In contrast, the vastus lateralis muscle exhibited similar EMG activity between the squat and BHT (Contreras et al., 2015). However, we could hypothesize that the BHT exercise would present less myoelectric activity of the vastus lateralis muscle in comparison to the squatting. Squatting is well known for causing high levels of quadriceps femoris EMG activity compared to other lower limb exercises (Schwanbeck et al., 2009; Wilk et al., 1996). Contreras et al. (2015) justify their findings through a concern with the statistical methods used, indicating a probable risk of type I error during the post hoc test used by using the Holm-Bonferroni correction instead of the more conservative Bonferroni correction. However, it is also possible that the different muscles that form the quadriceps femoris may present different levels of EMG activity during BHT (Collazo Garcia et al., 2018). Nevertheless, the different loads used by the studies included in this study make it difficult to compare the variations of BHT and other studies (Collazo Garcia et al., 2018; Contreras et al., 2015; 2017). Even so, the heavier loads used in the BHT, compared to squat types, could also have led to the significant differences found in the vastus lateralis muscle, whose function would be to stabilize (isometrically) the knee during the execution of BHT. Further, Collazo Garcia et al. (2018) presented that the muscle excitation sequence during the BHT exercise is the gluteus maximus, gluteus medius, biceps femoris, semitendinosus, vastus lateralis, vastus medialis, and rectus femoris. Therefore, according to them, the hamstrings: quadriceps coactivation ratio increases when variations are performed (Collazo Garcia et al., 2018).

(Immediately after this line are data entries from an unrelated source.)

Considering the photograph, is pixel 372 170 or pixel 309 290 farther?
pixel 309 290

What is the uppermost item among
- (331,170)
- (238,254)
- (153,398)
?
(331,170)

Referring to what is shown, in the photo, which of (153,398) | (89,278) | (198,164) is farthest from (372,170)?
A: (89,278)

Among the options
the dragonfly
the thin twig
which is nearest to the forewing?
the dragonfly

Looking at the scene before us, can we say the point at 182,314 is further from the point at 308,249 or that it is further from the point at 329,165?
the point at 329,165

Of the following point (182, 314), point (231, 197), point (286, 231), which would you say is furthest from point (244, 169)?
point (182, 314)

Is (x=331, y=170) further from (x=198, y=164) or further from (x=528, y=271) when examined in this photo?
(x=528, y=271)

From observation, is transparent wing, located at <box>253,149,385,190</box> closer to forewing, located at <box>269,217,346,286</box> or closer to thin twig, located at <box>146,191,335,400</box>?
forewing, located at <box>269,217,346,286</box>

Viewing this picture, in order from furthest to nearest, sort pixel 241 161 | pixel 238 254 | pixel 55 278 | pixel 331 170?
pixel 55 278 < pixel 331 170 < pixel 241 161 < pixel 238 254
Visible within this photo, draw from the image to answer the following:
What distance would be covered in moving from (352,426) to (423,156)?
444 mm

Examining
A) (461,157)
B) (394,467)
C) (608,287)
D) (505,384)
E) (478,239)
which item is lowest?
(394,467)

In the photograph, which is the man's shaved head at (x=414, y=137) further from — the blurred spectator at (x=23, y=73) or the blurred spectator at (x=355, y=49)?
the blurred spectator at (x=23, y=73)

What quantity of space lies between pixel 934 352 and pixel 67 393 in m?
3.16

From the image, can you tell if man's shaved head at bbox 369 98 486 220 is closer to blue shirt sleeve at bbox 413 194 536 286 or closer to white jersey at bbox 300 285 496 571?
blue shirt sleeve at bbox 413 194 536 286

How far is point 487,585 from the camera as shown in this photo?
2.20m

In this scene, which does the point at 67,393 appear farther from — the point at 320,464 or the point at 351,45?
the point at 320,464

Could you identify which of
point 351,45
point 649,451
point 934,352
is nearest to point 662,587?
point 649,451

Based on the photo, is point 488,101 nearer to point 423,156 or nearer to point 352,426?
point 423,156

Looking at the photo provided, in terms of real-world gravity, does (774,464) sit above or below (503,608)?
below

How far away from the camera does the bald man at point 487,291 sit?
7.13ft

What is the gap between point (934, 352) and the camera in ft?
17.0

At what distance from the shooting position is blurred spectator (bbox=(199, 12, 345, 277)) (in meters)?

Andersen et al. (2018) demonstrate similar EMG of erector spinae muscles between BHT and traditional and hex bar deadlift exercises. The results obtained here were expected since several other studies have already presented similar results analyzing other exercises (Camara et al., 2016; Gullett et al., 2009; Yavuz et al., 2015).

The maximum velocity required in activities such as sprinting seems to be dependent on horizontal and vertical force production (Brughelli and Cronin, 2011; Kuitunen et al., 2002; Loturco et al., 2018; Nummela et al., 2007; Williams et al., 2018). Williams et al. (2018) demonstrated high neuromuscular activity of the gluteus maximus muscle, along with a positive correlation between peak sprint speed and anteroposterior horizontal force with peak ground reaction force only in the BHT compared to two types of the barbell squat. Testing the effects of post-activation potentiation of different training loads on the BHT, Dello Iacono et al. (2018) and Dello Iacono and Seitz (2018) demonstrated improved speed in both professional handball and soccer athletes. Additionally, Loturco et al. (2018) indicate that the post-activation potentiation of the BHT is more associated with the acceleration phase (0 to 10 m) than with maximum velocity phases (distances greater than 40 m). These results suggest that the high recruitment of the hip extensor muscles can potentiate the acceleration for horizontal displacements in short duration tests such as sprinting. In this sense, Loturco et al. (2018) indicate that the near-perfect associations found between different loads of BHT and all velocities evaluated in the acceleration phase (up to 60 m) represent an important input for the development of optimal sprint training interventions.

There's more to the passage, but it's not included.